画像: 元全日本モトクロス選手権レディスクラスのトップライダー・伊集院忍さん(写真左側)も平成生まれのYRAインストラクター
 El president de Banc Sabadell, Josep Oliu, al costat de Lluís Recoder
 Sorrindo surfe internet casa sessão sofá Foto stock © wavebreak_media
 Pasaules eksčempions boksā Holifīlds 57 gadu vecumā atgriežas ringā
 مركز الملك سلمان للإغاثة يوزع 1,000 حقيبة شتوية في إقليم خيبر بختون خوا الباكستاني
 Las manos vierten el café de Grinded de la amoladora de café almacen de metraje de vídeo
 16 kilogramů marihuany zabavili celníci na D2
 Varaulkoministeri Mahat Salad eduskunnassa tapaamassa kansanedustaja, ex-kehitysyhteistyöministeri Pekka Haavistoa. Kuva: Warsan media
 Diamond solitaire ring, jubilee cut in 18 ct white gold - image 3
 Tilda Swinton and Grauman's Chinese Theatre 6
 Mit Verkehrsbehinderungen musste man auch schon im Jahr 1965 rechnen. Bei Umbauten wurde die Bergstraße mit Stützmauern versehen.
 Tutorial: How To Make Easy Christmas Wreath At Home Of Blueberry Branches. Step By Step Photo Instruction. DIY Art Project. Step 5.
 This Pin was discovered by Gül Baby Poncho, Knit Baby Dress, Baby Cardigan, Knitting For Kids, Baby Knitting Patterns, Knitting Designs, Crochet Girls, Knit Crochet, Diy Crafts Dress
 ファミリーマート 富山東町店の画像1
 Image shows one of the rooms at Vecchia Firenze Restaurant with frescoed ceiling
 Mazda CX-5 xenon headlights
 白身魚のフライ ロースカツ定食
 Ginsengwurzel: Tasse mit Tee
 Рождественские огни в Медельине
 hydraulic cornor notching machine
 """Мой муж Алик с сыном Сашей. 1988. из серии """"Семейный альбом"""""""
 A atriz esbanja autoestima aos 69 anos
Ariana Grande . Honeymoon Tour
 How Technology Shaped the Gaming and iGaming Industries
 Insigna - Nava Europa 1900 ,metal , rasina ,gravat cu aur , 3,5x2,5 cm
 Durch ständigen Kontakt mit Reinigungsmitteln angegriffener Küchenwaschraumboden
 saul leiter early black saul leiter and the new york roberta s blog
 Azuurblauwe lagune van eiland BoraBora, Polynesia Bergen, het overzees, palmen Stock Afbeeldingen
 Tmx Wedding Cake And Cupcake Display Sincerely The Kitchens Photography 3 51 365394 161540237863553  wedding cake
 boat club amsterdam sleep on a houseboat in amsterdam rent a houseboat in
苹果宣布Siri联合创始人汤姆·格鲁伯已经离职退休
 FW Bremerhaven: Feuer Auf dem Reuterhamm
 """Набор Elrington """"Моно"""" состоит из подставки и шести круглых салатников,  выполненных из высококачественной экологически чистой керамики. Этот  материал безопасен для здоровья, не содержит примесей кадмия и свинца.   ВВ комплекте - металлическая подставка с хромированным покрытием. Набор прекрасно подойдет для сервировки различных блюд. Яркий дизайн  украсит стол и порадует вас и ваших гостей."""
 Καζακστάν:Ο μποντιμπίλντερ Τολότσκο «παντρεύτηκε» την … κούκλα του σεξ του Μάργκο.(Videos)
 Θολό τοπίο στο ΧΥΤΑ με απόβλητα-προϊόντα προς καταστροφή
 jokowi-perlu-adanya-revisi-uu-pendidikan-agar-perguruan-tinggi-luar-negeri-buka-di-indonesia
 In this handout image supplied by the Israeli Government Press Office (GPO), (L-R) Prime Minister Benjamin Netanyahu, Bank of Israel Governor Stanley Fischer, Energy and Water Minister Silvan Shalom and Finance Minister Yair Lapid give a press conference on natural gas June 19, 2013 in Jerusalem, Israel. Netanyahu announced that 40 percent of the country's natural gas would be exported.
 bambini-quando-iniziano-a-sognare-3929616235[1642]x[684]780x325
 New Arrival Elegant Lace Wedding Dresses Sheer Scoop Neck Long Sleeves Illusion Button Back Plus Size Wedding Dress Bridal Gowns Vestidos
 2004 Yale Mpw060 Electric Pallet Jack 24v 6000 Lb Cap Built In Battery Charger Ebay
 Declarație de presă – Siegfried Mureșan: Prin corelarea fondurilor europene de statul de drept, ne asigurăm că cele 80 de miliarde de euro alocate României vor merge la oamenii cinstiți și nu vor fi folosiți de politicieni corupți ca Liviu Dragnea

────

Problem details: Restate the listing exactly, starting at its first line and ending at the line where "Tutorial: How To" occurs; include both and no other lines.

Exercise result:
画像: 元全日本モトクロス選手権レディスクラスのトップライダー・伊集院忍さん(写真左側)も平成生まれのYRAインストラクター
 El president de Banc Sabadell, Josep Oliu, al costat de Lluís Recoder
 Sorrindo surfe internet casa sessão sofá Foto stock © wavebreak_media
 Pasaules eksčempions boksā Holifīlds 57 gadu vecumā atgriežas ringā
 مركز الملك سلمان للإغاثة يوزع 1,000 حقيبة شتوية في إقليم خيبر بختون خوا الباكستاني
 Las manos vierten el café de Grinded de la amoladora de café almacen de metraje de vídeo
 16 kilogramů marihuany zabavili celníci na D2
 Varaulkoministeri Mahat Salad eduskunnassa tapaamassa kansanedustaja, ex-kehitysyhteistyöministeri Pekka Haavistoa. Kuva: Warsan media
 Diamond solitaire ring, jubilee cut in 18 ct white gold - image 3
 Tilda Swinton and Grauman's Chinese Theatre 6
 Mit Verkehrsbehinderungen musste man auch schon im Jahr 1965 rechnen. Bei Umbauten wurde die Bergstraße mit Stützmauern versehen.
 Tutorial: How To Make Easy Christmas Wreath At Home Of Blueberry Branches. Step By Step Photo Instruction. DIY Art Project. Step 5.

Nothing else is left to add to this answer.